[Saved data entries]

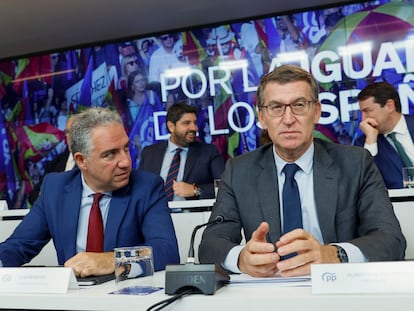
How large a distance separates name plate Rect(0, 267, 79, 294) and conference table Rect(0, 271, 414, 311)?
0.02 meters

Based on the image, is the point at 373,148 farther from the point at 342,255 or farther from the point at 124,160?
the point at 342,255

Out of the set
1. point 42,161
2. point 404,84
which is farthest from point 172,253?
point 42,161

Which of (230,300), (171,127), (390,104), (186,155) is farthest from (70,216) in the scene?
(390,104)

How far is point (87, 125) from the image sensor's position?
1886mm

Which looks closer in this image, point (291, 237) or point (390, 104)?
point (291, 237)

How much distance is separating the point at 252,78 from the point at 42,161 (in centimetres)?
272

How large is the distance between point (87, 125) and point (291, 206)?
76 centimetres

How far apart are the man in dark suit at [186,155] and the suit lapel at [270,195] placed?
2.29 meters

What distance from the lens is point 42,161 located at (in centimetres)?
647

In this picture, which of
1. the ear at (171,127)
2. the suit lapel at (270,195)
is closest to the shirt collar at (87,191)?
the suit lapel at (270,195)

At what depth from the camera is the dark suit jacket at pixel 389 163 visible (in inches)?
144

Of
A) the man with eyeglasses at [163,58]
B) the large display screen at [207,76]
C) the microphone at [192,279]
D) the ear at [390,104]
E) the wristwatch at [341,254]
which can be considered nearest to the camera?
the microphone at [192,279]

▶ [Task description]: Please change "camera" to "lens" in the entries from the line containing "How far apart" through the end of the entries, and write out only those lines with nothing else altered.

▶ [Result of the exercise]:
How far apart are the man in dark suit at [186,155] and the suit lapel at [270,195] placed?
2.29 meters

What distance from the lens is point 42,161 located at (in centimetres)?
647

In this picture, which of
1. the ear at (171,127)
2. the suit lapel at (270,195)
is closest to the shirt collar at (87,191)?
the suit lapel at (270,195)

At what depth from the lens is the dark suit jacket at pixel 389 163 visible (in inches)?
144

Of
A) the man with eyeglasses at [163,58]
B) the large display screen at [207,76]
C) the microphone at [192,279]
D) the ear at [390,104]
E) the wristwatch at [341,254]
which can be considered nearest to the lens?
the microphone at [192,279]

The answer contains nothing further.